[Exercise task]: Your task is to write out the lines from the line containing "The picture is captured at 800 by 445 pixels." through the last line of the material, exactly.
============
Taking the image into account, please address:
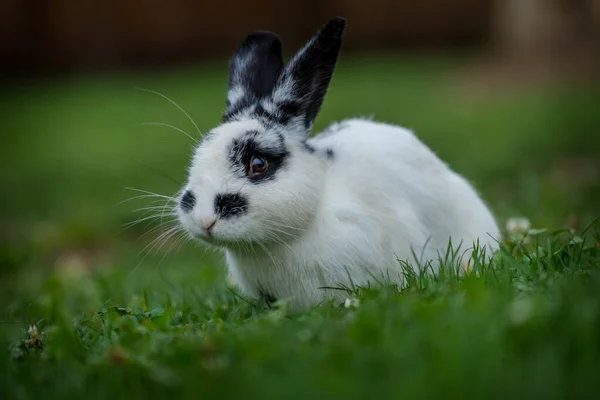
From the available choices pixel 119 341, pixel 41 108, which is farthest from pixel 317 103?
pixel 41 108

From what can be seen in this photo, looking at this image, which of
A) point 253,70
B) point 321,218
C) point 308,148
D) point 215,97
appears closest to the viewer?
point 321,218

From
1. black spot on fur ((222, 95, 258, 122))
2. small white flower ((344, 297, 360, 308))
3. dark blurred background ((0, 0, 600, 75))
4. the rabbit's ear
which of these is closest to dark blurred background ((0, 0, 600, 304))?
dark blurred background ((0, 0, 600, 75))

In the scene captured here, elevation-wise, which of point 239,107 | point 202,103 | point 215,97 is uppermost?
point 215,97

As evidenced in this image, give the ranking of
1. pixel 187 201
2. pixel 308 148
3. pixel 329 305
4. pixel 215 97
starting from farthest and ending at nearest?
pixel 215 97
pixel 308 148
pixel 187 201
pixel 329 305

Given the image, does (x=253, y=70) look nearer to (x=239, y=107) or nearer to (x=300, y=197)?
(x=239, y=107)

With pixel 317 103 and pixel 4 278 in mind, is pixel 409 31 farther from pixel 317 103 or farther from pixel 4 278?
pixel 317 103

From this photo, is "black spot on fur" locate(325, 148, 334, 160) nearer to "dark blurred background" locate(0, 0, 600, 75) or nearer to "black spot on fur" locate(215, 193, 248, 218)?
"black spot on fur" locate(215, 193, 248, 218)

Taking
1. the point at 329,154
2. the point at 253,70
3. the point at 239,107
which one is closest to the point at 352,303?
the point at 329,154
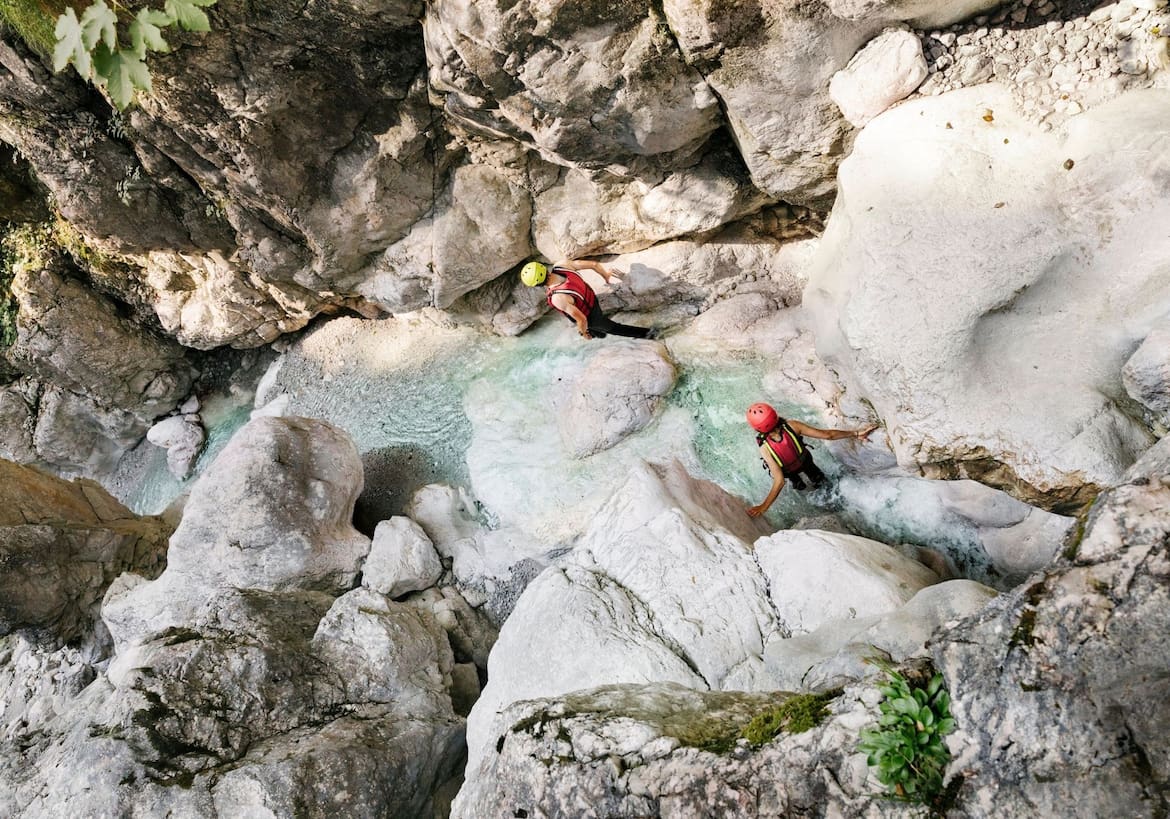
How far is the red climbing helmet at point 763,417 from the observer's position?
647 cm

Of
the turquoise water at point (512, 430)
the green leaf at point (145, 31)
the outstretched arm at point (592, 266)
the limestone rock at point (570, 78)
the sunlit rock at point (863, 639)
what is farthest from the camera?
the outstretched arm at point (592, 266)

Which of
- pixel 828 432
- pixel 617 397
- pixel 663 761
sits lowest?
pixel 828 432

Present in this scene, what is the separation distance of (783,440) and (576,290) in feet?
10.9

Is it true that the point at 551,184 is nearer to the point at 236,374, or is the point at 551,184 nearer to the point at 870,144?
the point at 870,144

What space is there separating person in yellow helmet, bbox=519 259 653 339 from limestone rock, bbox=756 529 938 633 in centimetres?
412

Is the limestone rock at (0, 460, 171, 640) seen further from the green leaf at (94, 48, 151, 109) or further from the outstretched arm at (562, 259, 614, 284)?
the green leaf at (94, 48, 151, 109)

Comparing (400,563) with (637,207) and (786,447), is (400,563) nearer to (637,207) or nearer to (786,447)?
(786,447)

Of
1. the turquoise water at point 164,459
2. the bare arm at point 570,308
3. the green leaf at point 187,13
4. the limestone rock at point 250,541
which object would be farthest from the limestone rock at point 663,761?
the turquoise water at point 164,459

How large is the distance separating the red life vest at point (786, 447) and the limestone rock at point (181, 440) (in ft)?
34.8

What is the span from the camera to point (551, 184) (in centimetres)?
816

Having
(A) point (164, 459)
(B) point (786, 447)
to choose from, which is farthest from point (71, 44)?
(A) point (164, 459)

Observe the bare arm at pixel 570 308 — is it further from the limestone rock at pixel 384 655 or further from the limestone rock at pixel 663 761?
the limestone rock at pixel 663 761

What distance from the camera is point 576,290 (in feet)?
27.3

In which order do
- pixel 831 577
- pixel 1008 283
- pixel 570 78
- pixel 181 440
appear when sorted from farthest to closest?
pixel 181 440, pixel 570 78, pixel 831 577, pixel 1008 283
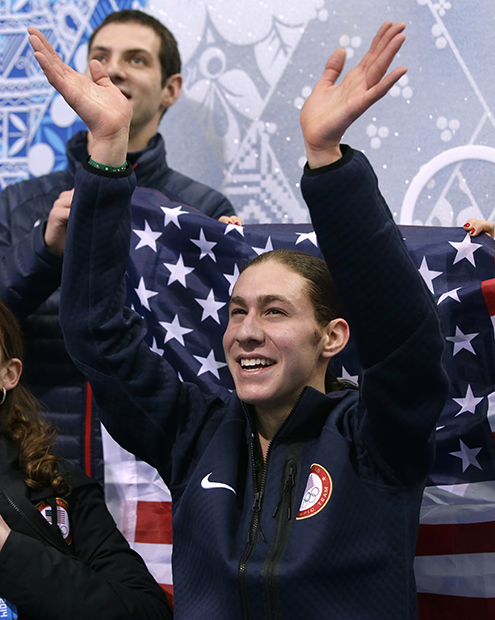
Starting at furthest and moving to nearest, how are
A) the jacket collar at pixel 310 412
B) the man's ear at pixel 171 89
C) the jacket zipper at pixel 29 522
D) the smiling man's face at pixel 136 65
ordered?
the man's ear at pixel 171 89 → the smiling man's face at pixel 136 65 → the jacket zipper at pixel 29 522 → the jacket collar at pixel 310 412

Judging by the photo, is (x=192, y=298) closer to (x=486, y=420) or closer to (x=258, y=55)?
(x=486, y=420)

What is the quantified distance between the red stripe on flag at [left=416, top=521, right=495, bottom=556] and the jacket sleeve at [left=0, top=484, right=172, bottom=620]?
1.96ft

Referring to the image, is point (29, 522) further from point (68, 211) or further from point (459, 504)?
point (459, 504)

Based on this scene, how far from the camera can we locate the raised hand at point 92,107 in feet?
4.30

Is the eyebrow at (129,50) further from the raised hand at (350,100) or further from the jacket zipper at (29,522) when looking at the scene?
the jacket zipper at (29,522)

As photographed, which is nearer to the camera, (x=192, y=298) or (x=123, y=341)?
(x=123, y=341)

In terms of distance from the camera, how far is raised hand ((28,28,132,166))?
4.30 ft

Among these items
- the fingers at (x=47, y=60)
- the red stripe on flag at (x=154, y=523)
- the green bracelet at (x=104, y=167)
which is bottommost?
the red stripe on flag at (x=154, y=523)

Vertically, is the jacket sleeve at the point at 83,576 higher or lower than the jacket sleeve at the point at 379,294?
lower

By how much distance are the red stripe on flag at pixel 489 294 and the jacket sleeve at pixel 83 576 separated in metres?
0.94

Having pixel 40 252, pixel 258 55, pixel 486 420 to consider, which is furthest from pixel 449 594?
pixel 258 55

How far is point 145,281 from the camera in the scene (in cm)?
183

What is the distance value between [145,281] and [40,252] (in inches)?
10.8

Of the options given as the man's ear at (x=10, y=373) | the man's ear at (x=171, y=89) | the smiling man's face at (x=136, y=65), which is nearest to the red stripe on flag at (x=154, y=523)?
the man's ear at (x=10, y=373)
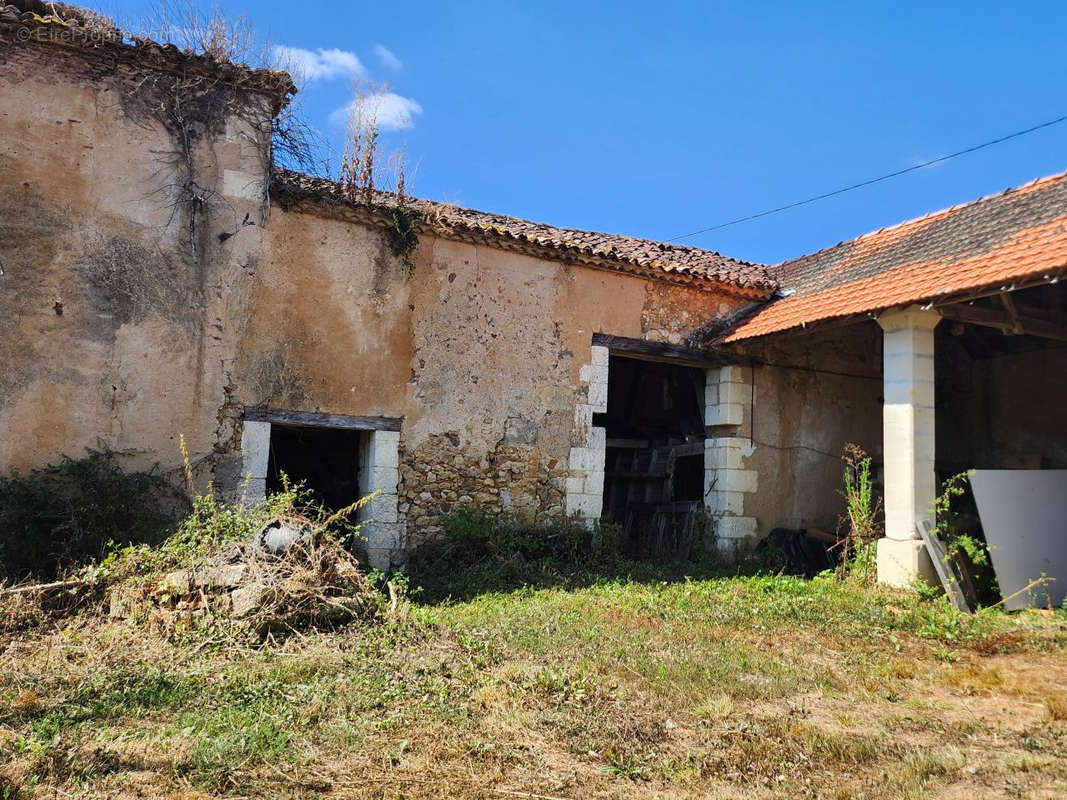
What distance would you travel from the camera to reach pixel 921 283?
296 inches

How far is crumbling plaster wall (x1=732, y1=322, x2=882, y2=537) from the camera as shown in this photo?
32.0 feet

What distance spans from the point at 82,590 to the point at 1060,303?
922 cm

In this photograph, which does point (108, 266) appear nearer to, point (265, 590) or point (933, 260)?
point (265, 590)

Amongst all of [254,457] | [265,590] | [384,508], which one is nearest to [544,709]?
[265,590]

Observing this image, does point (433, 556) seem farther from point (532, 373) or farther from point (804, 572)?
point (804, 572)

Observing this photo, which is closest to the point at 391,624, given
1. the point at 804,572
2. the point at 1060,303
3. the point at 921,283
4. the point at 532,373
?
the point at 532,373

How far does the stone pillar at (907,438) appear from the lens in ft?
24.0

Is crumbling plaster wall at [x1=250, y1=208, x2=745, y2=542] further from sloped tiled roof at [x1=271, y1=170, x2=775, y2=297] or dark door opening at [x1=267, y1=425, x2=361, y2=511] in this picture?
dark door opening at [x1=267, y1=425, x2=361, y2=511]

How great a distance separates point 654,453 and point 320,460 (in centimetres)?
427

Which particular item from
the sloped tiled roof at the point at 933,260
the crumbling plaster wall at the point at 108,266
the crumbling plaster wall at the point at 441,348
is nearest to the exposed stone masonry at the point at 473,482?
the crumbling plaster wall at the point at 441,348

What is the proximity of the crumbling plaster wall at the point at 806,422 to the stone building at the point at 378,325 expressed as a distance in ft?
0.11

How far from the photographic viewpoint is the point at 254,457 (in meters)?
7.46

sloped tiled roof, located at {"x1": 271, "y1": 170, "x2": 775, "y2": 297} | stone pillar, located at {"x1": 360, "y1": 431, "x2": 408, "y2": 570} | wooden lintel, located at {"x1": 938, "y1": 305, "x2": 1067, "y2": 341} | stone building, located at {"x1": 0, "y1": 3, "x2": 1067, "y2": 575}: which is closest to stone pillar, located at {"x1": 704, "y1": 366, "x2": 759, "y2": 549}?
stone building, located at {"x1": 0, "y1": 3, "x2": 1067, "y2": 575}

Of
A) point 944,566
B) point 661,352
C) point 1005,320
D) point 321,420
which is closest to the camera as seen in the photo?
point 944,566
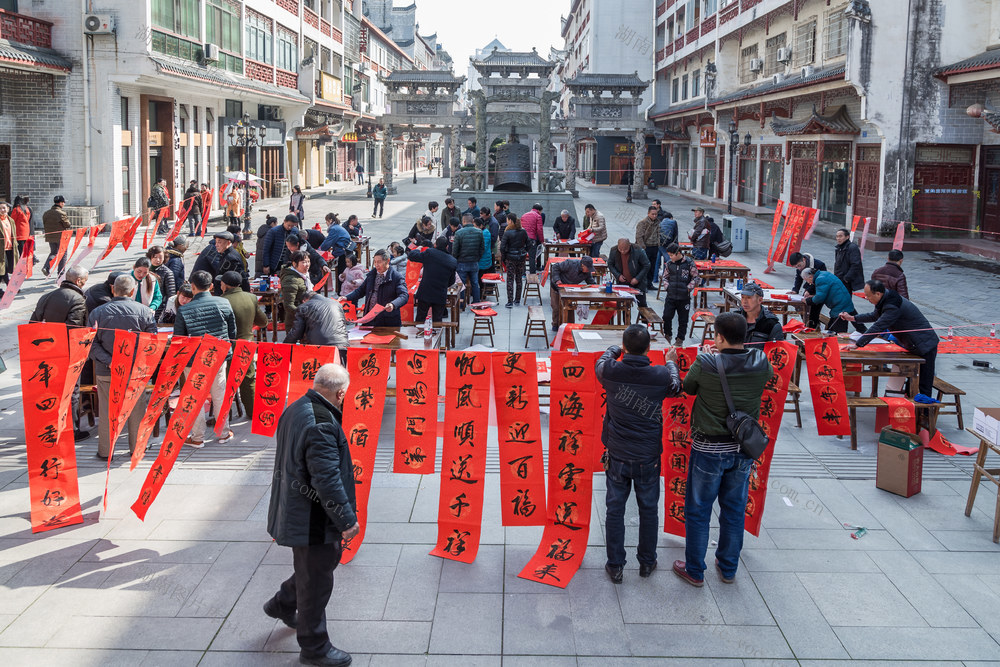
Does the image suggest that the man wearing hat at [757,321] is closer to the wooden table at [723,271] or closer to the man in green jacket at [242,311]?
the man in green jacket at [242,311]

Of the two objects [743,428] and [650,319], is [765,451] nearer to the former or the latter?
[743,428]

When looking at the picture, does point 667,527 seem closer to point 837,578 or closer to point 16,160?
point 837,578

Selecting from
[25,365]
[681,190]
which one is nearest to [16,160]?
[25,365]

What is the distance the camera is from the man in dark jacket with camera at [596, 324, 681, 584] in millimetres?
5949

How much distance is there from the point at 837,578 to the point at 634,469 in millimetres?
1729

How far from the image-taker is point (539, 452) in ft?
22.2

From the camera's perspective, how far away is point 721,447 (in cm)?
598

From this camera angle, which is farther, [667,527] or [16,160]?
[16,160]

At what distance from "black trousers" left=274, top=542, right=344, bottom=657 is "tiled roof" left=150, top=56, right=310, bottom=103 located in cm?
2244

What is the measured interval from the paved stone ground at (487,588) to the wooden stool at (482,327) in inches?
206

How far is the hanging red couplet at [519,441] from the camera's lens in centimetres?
674

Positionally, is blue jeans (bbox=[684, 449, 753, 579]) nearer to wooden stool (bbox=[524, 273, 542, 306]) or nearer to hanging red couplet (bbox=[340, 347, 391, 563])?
hanging red couplet (bbox=[340, 347, 391, 563])

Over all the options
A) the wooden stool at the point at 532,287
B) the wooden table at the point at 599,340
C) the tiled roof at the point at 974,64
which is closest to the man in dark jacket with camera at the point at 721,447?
the wooden table at the point at 599,340

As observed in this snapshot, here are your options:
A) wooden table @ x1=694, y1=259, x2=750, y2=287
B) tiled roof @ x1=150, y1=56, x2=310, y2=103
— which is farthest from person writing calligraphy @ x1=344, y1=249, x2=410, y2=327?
tiled roof @ x1=150, y1=56, x2=310, y2=103
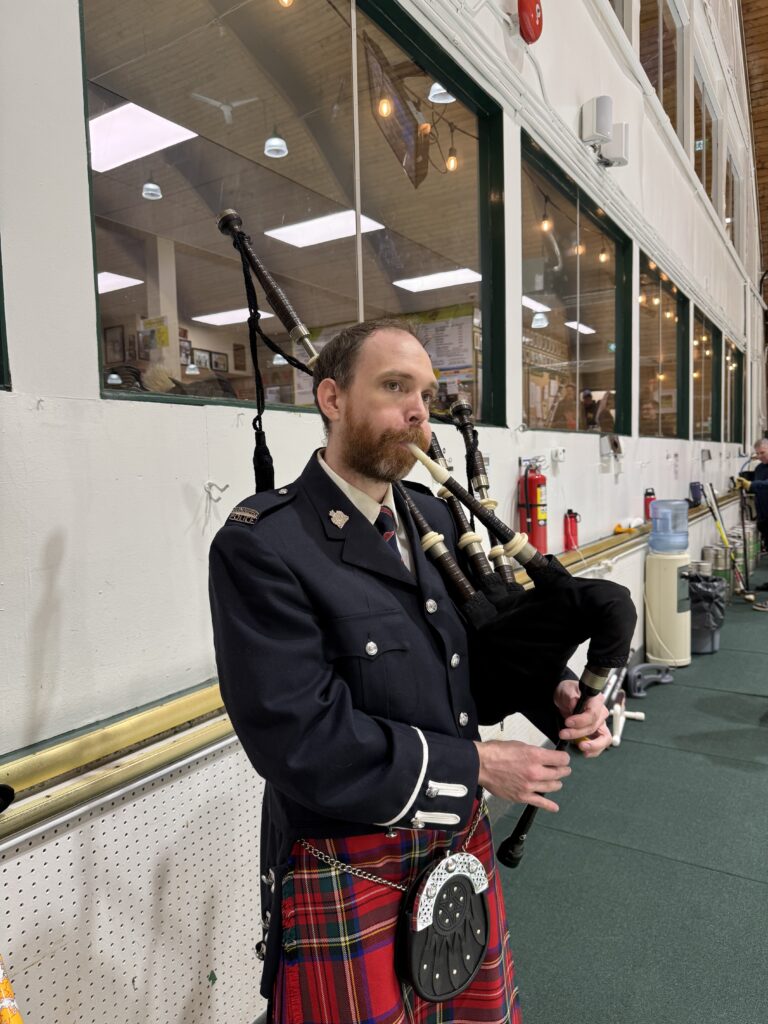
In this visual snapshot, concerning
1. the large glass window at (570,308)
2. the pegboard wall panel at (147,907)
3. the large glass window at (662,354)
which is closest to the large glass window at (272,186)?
the large glass window at (570,308)

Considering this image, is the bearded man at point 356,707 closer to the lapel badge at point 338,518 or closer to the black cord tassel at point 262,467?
the lapel badge at point 338,518

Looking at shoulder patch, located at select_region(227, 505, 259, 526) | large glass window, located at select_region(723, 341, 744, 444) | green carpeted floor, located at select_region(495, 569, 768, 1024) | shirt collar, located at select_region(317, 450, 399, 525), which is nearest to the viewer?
shoulder patch, located at select_region(227, 505, 259, 526)

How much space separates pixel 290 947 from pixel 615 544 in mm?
3425

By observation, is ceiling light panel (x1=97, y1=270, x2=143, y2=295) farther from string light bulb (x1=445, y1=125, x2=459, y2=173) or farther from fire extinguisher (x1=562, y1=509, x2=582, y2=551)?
fire extinguisher (x1=562, y1=509, x2=582, y2=551)

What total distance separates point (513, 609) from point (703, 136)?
9165 mm

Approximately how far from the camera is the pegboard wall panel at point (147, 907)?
1.10 m

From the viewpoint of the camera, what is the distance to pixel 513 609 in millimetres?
1064

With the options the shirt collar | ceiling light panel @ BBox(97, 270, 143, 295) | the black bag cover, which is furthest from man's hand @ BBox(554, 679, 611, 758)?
the black bag cover

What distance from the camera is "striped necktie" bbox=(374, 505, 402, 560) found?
1.11 meters

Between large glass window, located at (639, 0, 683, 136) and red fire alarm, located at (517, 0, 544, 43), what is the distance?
2822mm

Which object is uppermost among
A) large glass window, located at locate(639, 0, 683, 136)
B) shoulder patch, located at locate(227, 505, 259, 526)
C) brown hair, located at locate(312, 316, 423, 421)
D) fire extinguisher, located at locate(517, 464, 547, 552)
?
large glass window, located at locate(639, 0, 683, 136)

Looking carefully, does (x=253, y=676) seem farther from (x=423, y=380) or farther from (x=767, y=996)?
(x=767, y=996)

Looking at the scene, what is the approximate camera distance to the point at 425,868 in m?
1.08

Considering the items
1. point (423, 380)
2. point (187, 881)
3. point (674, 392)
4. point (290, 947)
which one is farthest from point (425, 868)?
point (674, 392)
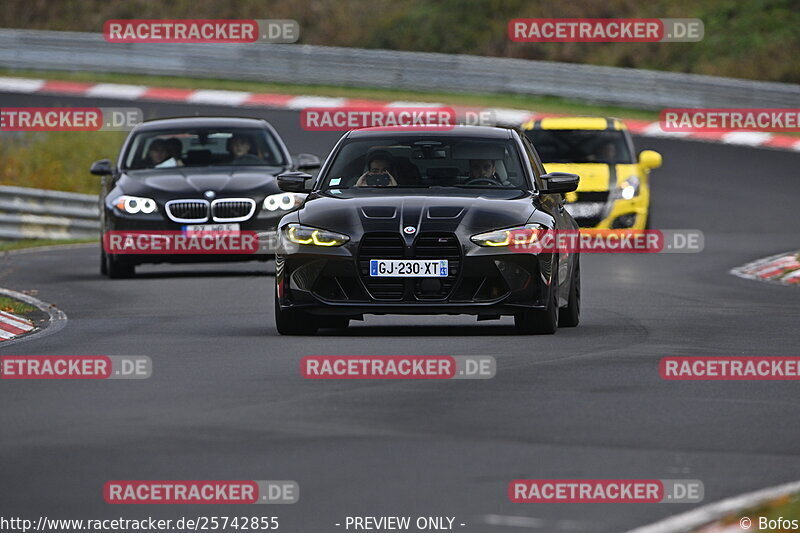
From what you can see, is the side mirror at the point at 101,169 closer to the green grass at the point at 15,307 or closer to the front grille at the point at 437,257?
the green grass at the point at 15,307

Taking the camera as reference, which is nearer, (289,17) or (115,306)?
(115,306)

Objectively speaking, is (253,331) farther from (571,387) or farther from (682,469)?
(682,469)

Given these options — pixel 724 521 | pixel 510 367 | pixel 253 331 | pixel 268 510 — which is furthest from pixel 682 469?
pixel 253 331

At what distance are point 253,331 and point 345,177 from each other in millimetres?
1231

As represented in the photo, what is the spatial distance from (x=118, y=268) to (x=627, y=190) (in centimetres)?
658

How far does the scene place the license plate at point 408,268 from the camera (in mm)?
12703

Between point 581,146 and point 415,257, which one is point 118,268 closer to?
point 581,146

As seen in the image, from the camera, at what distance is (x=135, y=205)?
19344mm

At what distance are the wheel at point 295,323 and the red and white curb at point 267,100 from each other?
833 inches

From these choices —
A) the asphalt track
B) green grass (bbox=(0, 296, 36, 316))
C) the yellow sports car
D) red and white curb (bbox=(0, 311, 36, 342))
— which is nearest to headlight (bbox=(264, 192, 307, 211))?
the asphalt track

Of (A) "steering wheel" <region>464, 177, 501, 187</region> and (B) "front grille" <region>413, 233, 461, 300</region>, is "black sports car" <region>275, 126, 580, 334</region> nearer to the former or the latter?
(B) "front grille" <region>413, 233, 461, 300</region>

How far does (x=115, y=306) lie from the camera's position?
16.4m

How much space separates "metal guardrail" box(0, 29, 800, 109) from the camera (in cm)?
3653

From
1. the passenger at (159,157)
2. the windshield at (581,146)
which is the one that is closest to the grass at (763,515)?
the passenger at (159,157)
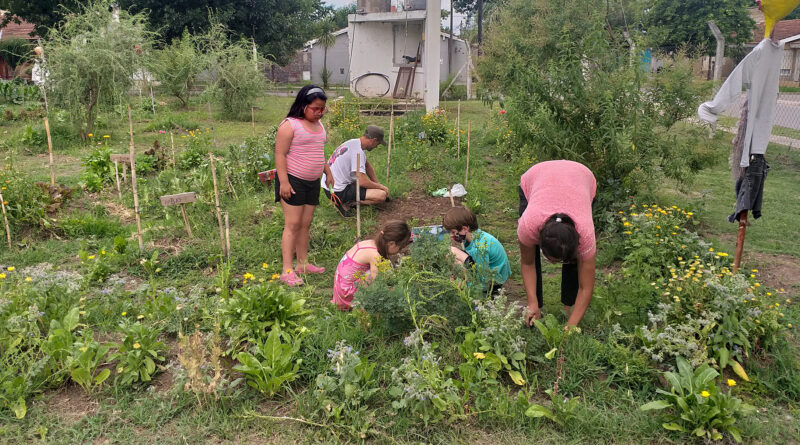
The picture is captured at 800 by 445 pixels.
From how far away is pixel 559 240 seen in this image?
113 inches

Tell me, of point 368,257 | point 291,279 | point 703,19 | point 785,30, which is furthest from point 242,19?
point 785,30

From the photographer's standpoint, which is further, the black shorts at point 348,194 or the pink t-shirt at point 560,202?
the black shorts at point 348,194

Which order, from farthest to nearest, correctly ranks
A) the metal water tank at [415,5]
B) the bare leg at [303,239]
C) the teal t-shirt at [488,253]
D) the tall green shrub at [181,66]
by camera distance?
the metal water tank at [415,5] → the tall green shrub at [181,66] → the bare leg at [303,239] → the teal t-shirt at [488,253]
============
[Complete response]:
The picture is captured at 800 by 445 pixels.
From how far away is pixel 559 240 seen in this image?
113 inches

Tell me, of point 368,257 | point 291,279 | point 703,19 | point 785,30, which is furthest from point 242,19?
point 785,30

From the photographer's standpoint, which is further, the black shorts at point 348,194 or the pink t-shirt at point 560,202?
the black shorts at point 348,194

Which order, from farthest to nearest, correctly ranks
A) the metal water tank at [415,5]
B) the bare leg at [303,239]
C) the teal t-shirt at [488,253]
D) the tall green shrub at [181,66]
by camera distance?
the metal water tank at [415,5] → the tall green shrub at [181,66] → the bare leg at [303,239] → the teal t-shirt at [488,253]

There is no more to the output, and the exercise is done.